Panama Papers, commissione riforma finanza: Stiglitz fatto fuori dai governi
Il premio Nobel per l’economia, Joseph Stiglitz, ha dato le dimissioni dalla commissione degli esperti incaricata di aumentare la trasparenza dello stato di Panama, istituita in seguito allo scandalo internazionale nel quale sono emersi centinaia di conti offshore finalizzati all’evasione del fisco. A giustificare la scelta del docente della university of Columbia è il diniego da parte del governo sulla pubblicazione del rapporto finale della commissione.
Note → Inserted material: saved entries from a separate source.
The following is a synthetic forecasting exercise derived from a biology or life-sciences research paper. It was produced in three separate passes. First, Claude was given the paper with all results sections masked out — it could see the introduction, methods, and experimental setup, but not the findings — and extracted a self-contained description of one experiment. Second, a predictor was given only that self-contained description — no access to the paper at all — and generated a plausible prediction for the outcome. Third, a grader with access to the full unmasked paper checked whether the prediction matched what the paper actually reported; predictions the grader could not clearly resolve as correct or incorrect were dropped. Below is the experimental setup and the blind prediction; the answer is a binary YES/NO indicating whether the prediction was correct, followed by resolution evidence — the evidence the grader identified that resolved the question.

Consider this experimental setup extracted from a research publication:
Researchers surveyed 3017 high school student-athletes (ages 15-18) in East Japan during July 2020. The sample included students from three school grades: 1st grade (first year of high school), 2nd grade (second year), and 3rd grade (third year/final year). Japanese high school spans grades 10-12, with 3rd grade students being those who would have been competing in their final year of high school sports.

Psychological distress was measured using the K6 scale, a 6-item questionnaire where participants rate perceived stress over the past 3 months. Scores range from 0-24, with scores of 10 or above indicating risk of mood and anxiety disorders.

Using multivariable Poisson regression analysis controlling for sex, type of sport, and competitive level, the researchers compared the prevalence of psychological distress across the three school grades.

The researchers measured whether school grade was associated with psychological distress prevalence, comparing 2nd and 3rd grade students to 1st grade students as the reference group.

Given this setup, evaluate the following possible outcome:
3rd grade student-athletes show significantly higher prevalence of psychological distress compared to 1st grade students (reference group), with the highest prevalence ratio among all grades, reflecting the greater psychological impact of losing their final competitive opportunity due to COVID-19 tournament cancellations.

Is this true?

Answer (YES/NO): YES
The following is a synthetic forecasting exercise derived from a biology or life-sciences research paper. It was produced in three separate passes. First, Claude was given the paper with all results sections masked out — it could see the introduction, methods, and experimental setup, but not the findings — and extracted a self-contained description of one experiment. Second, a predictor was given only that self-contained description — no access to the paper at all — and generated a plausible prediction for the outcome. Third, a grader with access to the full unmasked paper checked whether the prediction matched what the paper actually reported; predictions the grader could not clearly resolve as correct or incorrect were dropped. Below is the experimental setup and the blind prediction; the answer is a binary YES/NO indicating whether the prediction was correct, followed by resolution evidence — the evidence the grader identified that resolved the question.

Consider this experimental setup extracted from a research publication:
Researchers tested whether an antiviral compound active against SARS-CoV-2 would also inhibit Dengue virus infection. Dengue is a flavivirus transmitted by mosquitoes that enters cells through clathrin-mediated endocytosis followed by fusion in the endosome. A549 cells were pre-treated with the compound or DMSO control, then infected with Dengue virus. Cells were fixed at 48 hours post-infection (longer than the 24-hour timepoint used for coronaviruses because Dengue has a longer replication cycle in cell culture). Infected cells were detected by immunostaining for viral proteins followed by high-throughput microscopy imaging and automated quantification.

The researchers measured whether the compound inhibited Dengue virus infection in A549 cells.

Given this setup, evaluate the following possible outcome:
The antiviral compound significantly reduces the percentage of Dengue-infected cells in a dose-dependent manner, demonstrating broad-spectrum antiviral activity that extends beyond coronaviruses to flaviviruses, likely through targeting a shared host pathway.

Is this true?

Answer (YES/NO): NO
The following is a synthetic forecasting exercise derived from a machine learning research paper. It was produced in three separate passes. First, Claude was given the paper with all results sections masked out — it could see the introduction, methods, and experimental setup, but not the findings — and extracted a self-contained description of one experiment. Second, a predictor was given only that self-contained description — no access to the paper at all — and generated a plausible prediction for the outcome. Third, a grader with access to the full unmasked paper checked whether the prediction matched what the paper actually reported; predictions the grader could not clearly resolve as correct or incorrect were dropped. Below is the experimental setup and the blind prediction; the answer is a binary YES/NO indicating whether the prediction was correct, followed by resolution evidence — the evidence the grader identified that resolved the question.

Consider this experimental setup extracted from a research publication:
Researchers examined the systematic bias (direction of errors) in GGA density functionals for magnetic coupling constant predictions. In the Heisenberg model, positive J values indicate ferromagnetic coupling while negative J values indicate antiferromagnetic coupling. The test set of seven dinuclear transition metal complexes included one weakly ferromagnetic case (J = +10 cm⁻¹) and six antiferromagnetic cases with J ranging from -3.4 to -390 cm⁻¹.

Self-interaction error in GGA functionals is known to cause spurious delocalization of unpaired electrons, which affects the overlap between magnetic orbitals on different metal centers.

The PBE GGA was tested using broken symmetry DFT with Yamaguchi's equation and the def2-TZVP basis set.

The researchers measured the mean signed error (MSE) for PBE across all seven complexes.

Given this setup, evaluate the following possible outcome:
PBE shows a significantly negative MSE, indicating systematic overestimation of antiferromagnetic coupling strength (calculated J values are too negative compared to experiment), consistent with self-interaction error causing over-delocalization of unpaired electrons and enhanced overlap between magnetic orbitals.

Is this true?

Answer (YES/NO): YES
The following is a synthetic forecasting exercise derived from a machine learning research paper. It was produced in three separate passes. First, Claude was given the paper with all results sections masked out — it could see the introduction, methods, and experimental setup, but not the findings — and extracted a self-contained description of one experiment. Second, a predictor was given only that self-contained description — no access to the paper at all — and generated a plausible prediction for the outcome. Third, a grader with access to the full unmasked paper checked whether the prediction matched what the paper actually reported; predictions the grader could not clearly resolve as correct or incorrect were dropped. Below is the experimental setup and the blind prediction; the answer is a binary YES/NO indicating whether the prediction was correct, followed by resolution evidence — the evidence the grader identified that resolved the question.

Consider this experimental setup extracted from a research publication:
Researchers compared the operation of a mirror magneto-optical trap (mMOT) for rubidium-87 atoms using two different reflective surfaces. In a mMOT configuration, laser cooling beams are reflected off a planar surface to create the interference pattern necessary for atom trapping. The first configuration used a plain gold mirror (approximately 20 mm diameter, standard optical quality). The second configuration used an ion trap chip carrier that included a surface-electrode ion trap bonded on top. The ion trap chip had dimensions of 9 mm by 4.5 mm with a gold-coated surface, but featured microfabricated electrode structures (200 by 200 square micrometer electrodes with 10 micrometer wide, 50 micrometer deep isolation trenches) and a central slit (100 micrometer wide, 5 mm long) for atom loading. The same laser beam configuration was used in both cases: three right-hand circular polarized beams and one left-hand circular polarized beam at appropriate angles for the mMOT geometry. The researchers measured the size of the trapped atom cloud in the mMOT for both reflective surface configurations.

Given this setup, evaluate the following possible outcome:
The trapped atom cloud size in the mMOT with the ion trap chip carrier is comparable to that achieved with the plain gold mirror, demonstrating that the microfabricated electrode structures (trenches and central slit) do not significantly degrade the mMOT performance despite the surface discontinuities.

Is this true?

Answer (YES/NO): NO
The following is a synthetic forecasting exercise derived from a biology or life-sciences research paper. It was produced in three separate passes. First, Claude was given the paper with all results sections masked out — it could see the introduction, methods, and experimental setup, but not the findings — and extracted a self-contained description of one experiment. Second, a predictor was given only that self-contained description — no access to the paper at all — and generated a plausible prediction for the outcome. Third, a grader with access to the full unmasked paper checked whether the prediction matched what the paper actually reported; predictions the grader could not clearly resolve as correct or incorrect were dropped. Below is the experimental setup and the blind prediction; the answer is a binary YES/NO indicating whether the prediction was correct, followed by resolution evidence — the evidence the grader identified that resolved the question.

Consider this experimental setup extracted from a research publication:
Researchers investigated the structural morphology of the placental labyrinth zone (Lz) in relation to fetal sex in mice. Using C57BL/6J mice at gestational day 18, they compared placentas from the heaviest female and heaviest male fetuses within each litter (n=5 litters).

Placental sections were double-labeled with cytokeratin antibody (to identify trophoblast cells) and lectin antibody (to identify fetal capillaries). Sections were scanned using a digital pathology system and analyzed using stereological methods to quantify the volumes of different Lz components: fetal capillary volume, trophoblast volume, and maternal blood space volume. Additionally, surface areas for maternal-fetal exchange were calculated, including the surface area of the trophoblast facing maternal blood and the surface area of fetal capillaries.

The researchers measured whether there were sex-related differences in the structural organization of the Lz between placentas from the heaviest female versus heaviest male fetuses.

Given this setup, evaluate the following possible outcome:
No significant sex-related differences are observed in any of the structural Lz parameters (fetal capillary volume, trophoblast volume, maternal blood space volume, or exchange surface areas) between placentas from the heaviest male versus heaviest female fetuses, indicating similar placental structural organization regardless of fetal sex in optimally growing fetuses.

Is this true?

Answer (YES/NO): YES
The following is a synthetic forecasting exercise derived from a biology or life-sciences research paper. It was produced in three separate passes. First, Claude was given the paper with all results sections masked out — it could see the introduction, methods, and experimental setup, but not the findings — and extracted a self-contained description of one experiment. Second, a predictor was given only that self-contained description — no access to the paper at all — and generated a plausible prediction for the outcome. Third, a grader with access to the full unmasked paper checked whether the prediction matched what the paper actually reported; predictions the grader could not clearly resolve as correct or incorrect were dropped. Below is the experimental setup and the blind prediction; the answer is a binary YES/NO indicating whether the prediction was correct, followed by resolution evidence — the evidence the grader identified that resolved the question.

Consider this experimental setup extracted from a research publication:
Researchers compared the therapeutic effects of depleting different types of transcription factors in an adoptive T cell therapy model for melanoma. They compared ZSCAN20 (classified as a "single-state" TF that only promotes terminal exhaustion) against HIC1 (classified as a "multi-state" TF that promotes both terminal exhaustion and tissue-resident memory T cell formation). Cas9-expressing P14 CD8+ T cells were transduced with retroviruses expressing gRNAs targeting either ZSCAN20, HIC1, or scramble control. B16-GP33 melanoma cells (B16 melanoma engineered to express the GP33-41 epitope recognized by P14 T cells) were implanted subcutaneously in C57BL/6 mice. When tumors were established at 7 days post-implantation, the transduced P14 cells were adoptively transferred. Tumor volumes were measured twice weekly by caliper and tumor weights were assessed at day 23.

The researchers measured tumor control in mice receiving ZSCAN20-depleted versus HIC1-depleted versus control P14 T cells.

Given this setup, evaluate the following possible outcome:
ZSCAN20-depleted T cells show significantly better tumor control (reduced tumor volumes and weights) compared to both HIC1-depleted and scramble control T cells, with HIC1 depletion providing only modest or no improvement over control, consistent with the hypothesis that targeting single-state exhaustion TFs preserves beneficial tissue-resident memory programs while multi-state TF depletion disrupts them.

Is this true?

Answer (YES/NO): YES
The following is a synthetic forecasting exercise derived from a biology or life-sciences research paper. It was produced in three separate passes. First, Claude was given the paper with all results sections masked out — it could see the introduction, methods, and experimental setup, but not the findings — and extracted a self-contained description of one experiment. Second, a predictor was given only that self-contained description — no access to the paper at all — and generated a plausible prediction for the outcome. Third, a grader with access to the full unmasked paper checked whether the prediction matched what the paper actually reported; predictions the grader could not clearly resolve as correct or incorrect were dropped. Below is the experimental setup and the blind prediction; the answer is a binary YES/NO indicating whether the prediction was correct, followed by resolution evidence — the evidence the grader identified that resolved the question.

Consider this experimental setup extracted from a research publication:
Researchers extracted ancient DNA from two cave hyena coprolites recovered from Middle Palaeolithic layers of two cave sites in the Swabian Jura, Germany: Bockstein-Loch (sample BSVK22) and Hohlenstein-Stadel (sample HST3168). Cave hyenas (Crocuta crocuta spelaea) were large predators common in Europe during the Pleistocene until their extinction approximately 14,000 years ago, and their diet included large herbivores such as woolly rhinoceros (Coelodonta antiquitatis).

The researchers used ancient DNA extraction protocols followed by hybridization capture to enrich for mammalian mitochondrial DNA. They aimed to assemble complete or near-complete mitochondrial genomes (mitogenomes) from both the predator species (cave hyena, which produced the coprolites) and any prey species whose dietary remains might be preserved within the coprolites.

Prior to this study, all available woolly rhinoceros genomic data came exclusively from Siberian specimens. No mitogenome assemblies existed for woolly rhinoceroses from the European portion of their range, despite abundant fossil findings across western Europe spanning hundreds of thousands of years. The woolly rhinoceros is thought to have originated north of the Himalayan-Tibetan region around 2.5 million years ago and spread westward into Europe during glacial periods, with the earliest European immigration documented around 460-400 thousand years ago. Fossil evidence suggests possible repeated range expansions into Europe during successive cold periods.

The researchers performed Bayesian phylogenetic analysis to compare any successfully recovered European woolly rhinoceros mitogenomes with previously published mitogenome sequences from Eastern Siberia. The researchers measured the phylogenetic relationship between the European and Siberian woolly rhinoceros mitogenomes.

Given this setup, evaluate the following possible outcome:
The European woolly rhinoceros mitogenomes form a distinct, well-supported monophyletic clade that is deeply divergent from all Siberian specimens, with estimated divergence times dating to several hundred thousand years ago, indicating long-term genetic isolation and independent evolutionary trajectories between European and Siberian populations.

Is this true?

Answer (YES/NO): YES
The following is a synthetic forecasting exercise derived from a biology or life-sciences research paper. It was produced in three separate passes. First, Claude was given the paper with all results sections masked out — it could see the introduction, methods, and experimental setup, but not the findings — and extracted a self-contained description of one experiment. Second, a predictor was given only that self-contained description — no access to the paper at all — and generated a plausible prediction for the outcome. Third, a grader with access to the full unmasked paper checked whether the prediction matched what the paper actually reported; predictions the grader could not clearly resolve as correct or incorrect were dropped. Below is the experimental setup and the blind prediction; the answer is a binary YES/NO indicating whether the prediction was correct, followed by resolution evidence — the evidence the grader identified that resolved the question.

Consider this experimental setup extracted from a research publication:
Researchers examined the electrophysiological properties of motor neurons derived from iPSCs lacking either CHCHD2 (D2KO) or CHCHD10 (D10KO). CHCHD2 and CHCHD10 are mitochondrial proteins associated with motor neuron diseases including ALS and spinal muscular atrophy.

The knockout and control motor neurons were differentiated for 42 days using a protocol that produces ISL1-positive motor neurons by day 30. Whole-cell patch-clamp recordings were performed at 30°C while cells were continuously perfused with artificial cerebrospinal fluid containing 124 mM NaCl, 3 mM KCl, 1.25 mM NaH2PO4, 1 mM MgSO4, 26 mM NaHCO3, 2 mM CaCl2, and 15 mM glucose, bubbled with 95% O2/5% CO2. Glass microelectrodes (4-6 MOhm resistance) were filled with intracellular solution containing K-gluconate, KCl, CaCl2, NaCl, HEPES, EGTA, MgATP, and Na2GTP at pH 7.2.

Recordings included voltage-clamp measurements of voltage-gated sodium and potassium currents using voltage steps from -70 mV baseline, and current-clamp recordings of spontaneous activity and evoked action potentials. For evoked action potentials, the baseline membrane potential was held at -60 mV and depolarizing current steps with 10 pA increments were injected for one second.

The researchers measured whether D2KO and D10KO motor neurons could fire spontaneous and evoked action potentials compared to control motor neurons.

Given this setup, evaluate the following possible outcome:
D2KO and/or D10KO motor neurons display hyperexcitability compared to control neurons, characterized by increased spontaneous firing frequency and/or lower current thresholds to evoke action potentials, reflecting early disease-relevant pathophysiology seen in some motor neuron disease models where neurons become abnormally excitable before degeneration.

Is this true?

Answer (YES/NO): NO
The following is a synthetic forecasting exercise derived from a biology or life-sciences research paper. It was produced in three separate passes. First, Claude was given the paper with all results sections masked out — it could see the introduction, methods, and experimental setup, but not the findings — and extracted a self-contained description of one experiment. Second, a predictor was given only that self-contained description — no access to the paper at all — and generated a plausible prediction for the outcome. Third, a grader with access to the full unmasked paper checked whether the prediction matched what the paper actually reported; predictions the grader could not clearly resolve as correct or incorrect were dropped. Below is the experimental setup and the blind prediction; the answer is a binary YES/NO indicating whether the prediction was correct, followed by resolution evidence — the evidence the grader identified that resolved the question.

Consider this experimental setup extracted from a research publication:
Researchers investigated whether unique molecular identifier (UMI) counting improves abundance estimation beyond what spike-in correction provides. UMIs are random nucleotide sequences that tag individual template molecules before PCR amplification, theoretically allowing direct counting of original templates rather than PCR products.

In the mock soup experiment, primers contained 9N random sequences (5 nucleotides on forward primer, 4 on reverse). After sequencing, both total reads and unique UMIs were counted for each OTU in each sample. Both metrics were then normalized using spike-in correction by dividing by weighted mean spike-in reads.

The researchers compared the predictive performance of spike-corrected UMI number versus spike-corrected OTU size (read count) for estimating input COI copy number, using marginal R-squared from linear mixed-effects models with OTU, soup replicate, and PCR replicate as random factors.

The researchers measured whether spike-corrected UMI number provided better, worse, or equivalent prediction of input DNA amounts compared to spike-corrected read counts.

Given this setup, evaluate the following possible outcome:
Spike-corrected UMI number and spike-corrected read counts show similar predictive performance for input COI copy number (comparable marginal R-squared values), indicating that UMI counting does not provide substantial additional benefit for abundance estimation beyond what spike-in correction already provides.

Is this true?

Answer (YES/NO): YES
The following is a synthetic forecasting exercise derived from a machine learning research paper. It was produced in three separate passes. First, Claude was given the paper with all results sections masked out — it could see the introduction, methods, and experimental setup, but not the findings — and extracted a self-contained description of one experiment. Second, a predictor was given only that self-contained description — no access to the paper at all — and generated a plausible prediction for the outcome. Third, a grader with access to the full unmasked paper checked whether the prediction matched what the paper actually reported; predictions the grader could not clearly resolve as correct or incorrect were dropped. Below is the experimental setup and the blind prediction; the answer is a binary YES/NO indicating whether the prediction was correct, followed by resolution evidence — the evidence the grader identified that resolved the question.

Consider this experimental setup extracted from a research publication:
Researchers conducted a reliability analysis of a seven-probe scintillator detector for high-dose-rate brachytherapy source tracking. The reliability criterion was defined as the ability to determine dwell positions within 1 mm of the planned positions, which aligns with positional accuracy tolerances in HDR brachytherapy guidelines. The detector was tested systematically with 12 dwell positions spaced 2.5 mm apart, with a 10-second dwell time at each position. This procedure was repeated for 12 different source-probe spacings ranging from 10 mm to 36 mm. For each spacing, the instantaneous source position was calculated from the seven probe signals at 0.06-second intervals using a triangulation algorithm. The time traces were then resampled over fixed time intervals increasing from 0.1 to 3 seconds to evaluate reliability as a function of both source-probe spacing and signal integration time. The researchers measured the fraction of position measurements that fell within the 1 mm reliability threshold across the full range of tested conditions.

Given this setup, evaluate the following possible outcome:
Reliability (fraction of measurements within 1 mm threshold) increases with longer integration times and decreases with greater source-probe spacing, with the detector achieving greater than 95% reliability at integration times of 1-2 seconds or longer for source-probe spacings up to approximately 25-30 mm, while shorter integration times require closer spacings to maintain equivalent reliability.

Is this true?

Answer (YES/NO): YES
“Pensavo che il governo fosse più impegnato, ma ovviamente non lo è”, ha dichiarato Stiglitz, “è incredibile come hanno cercato di indebolirci. Possiamo solo immaginare che ci siano pressioni da parte di chi fa profitti grazie all’attuale sistema finanziario non trasparente”. A dimettersi è stato anche l’esperto anticorruzione svizzero Mark Pieth che ha tuonato: “Ci è stato chiesto di far questo per far loro un favore, abbiamo sfilato davanti ai media internazionali, e poi ci dicono di star zitti quando quel che facciamo non piace”. Le ombre sulla rete di evasione fiscale emersa dai Panama Papers, dunque, sembrano dure a scomparire.